*Request*. Please reproduce every one of the rows below word for word, changing nothing.

:: Information supplied ::

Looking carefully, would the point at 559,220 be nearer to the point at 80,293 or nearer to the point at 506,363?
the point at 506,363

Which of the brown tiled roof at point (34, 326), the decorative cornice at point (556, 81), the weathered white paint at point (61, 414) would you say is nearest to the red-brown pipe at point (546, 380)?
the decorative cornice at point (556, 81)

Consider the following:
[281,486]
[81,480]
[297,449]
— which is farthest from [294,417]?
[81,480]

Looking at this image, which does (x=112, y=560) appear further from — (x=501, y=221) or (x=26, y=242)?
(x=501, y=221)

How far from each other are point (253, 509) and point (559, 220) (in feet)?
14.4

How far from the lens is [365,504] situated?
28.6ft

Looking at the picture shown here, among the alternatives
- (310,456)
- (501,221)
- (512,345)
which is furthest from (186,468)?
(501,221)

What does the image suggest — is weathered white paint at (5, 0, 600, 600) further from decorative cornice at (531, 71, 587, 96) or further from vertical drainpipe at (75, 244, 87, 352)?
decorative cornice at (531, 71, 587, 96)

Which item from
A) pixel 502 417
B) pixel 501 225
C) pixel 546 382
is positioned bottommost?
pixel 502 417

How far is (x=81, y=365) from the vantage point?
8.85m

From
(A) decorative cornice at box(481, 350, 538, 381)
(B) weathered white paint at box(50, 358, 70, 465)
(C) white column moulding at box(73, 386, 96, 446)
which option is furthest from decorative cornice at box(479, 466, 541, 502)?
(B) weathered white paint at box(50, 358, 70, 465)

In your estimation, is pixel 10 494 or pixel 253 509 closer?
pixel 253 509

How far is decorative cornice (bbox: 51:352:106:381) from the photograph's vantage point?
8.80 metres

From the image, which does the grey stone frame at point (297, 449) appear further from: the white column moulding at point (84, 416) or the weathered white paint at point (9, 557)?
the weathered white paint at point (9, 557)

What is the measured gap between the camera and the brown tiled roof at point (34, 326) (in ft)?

:::

*In response*.
Looking carefully, would the point at 559,220 be nearer to the point at 80,293 or nearer to the point at 506,363?
the point at 506,363

Which of the brown tiled roof at point (34, 326), the decorative cornice at point (556, 81), the weathered white paint at point (61, 414) would you say is nearest to the red-brown pipe at point (546, 380)?
the decorative cornice at point (556, 81)

Consider the following:
[281,486]
[81,480]
[297,449]
— which is farthest from [294,417]?
[81,480]

Looking at this image, which does (x=112, y=560) appear further from — (x=501, y=221) or (x=26, y=242)?
(x=501, y=221)

How far from each other are point (253, 509) and point (559, 220) (in feet)?
14.4

How far from the lens is [365,504] situated?
28.6ft

Looking at the picture shown here, among the alternatives
- (310,456)
- (501,221)
- (512,345)
which is furthest from (186,468)?
(501,221)

What does the image suggest — is weathered white paint at (5, 0, 600, 600) further from decorative cornice at (531, 71, 587, 96) or further from vertical drainpipe at (75, 244, 87, 352)?
decorative cornice at (531, 71, 587, 96)

Which item from
A) pixel 502 417
B) pixel 501 225
C) pixel 546 382
is positioned bottommost?
pixel 502 417

How far is (x=81, y=365) from the vantage point?
8.85m

From
(A) decorative cornice at box(481, 350, 538, 381)
(B) weathered white paint at box(50, 358, 70, 465)
(C) white column moulding at box(73, 386, 96, 446)
which option is furthest from decorative cornice at box(479, 466, 541, 502)?
(B) weathered white paint at box(50, 358, 70, 465)

In your estimation, is pixel 10 494 or pixel 253 509 closer?
pixel 253 509

How far is decorative cornice (bbox: 51:352:106:381) from the photograph's vantage point?
8.80 metres

From the image, which does the grey stone frame at point (297, 449) appear further from: the white column moulding at point (84, 416) or the weathered white paint at point (9, 557)?
the weathered white paint at point (9, 557)

What is the measured gap between the camera and the brown tiled roof at point (34, 326) (in ft)?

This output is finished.